Section 1 — Benzene Structure and Bonding

Benzene (c1ccccc1) is the parent aromatic hydrocarbon with the molecular formula $C_{6}H_{6}$. Its defining structural feature is complete delocalization of 6 pi electrons across all six ring carbons, producing six identical C-C bonds of 1.39 Å — intermediate between single (1.54 Å) and double (1.34 Å). The ring is planar and all bond angles are 120° ($sp^{2}$ hybridized carbons). Although Kekule proposed alternating single-double bond structures in 1865, the actual structure is a resonance hybrid; the pi electrons are not localized. The resonance energy (approximately 36 kcal/mol) is the thermodynamic foundation for benzene's preference for substitution (not addition) reactions.

Section 2 — Aromaticity: Huckel's Rule

Huckel's Rule (1931) provides the criteria for aromaticity: a compound must be planar, cyclic, fully conjugated (every ring atom has a p-orbital in the pi system), and have (4n+2) pi electrons (n = 0, 1, 2, ...). Benzene (6 pi $e^{-}$, n=1) and pyridine (6 pi $e^{-}$) are aromatic. Anti-aromatic compounds meet the first three criteria but have 4n pi electrons; cyclobutadiene (4 pi $e^{-}$) is the prime example. Non-aromatic compounds fail one or more geometric criteria: cyclooctatetraene (COT) has 8 pi electrons but avoids anti-aromaticity by adopting a non-planar tub conformation, making it non-aromatic. The cyclopentadienyl anion ($C_{5}H_{5}^{-}$) is aromatic with 6 pi electrons; its cation ($C_{5}H_{5}^{+}$) would have 4 pi electrons and would be anti-aromatic.

Section 3 — EAS General Mechanism

EAS proceeds in three steps. Step 1: A Lewis acid catalyst activates the reagent to generate the active electrophile $E^{+}$. Step 2 (rate-determining step): $E^{+}$ attacks the ring's pi cloud, covalently bonding to a carbon, producing the arenium ion — a sigma complex (also called Wheland intermediate), a non-aromatic carbocation with an $sp^{3}$ carbon at the site of attack. The positive charge is delocalized over the remaining ring carbons. Step 3: A base (or counterion) removes the proton from the $sp^{3}$ carbon, restoring aromaticity. The thermodynamic driving force for step 3 is the large resonance energy regained upon rearomatization.

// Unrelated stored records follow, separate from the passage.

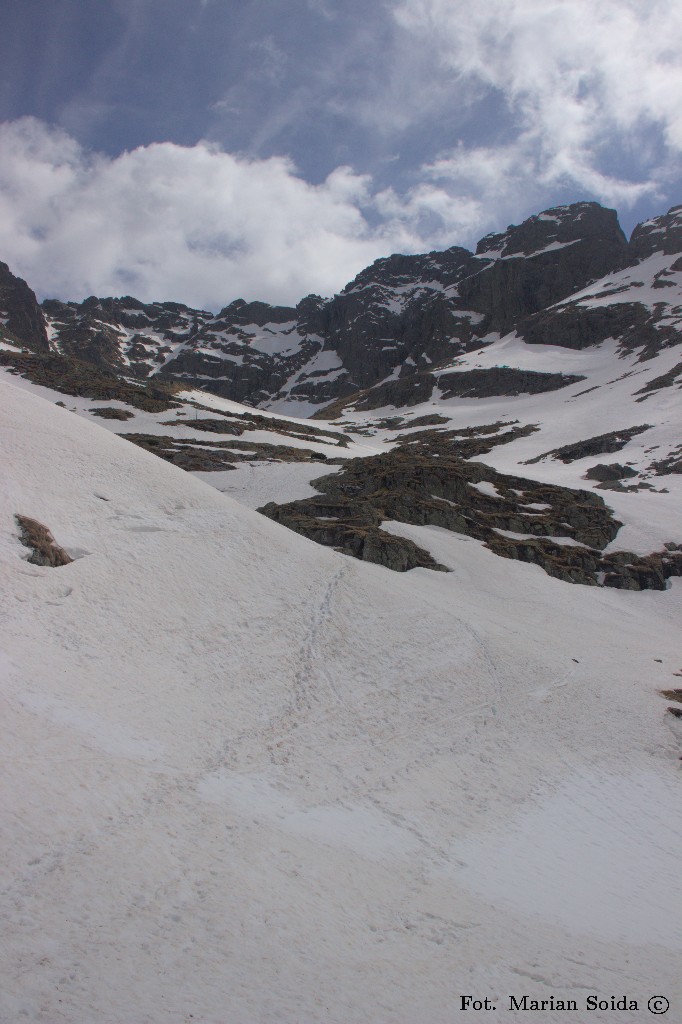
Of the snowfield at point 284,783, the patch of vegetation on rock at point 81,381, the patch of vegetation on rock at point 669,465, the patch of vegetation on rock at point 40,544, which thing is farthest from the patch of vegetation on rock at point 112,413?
the patch of vegetation on rock at point 669,465

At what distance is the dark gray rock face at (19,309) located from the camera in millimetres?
180375

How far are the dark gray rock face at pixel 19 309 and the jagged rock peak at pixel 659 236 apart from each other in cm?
20953

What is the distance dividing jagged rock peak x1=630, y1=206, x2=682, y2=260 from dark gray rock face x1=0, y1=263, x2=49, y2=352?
210 m

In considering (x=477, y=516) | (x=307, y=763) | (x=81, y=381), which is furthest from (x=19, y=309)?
(x=307, y=763)

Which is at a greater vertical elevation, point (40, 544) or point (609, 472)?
point (609, 472)

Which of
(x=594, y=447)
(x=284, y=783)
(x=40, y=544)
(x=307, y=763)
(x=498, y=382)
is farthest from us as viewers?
(x=498, y=382)

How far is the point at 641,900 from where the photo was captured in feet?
35.8

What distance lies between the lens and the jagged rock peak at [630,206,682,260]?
17612 cm

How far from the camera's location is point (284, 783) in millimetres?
11688

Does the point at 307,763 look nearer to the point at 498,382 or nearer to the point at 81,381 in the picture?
the point at 81,381

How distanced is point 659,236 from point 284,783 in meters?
230

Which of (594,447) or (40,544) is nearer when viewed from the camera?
(40,544)

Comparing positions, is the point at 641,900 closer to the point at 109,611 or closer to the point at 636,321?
the point at 109,611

Section 4 — Five EAS Reactions

The five major EAS reactions are halogenation ($X_{2}$/Lewis acid → $X^{+}$ electrophile → aryl halide), nitration ($HNO_{3}$/$H_{2}SO_{4}$ → $NO_{2}^{+}$ → nitroarene), sulfonation (fuming $H_{2}SO_{4}$ → $SO_{3}$ → Ar$SO_{3}$H; reversible), Friedel-Crafts alkylation (RCl/$AlCl_{3}$ → $R^{+}$; problems: rearrangement and polyalkylation), and Friedel-Crafts acylation (RCOCl/$AlCl_{3}$ → R$CO^{+}$; advantages: no rearrangement, no polyacylation). Sulfonation's reversibility is unique and of synthetic utility (protecting group strategy). FC acylation is preferred over alkylation for controlled synthesis because the acylium ion's resonance stabilization prevents rearrangement and the acyl product deactivates the ring.

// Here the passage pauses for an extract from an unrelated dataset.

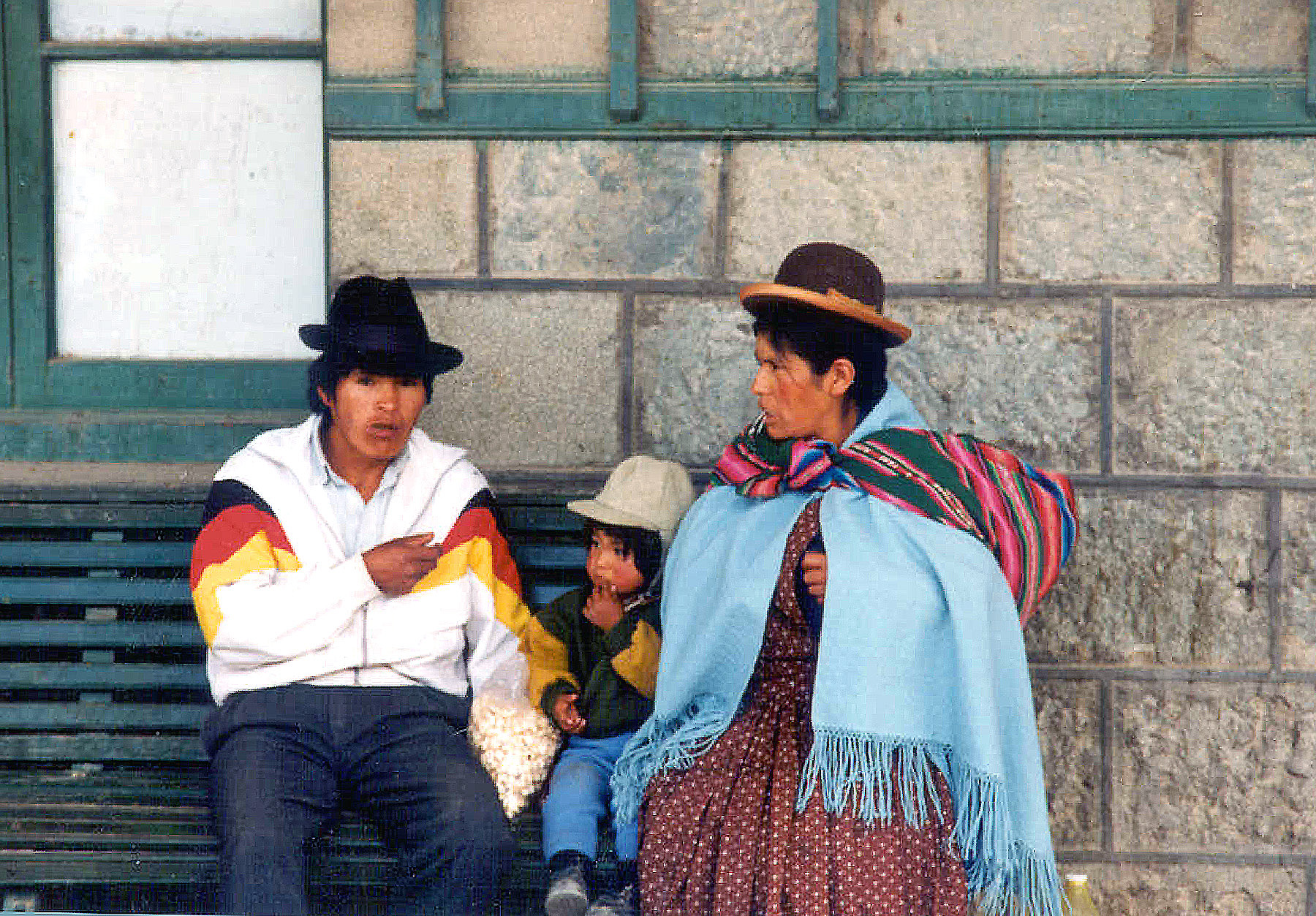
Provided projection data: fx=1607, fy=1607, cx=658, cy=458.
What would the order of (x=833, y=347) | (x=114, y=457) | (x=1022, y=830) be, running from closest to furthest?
1. (x=1022, y=830)
2. (x=833, y=347)
3. (x=114, y=457)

Section 5 — Directing Effects

Existing substituents on the benzene ring control both the rate of EAS and the position of the incoming electrophile. Ortho-para directors (activating: -OH, -$NH_{2}$, -$CH_{3}$, -OR, -$NR_{2}$) donate electron density to the ring via +M or +I effects, increasing o/p electron density. Halogens (-Cl, -Br, etc.) are o/p directors but deactivating: -I withdraws overall but +M directs specifically to o/p. Meta directors (-$NO_{2}$, -CN, -CHO, -COOH, -COR) withdraw via -M effect, depleting o/p more than meta, directing $E^{+}$ to meta by default. The halogen anomaly — o/p directing despite deactivating — is the highest-frequency NEET trap in this chapter.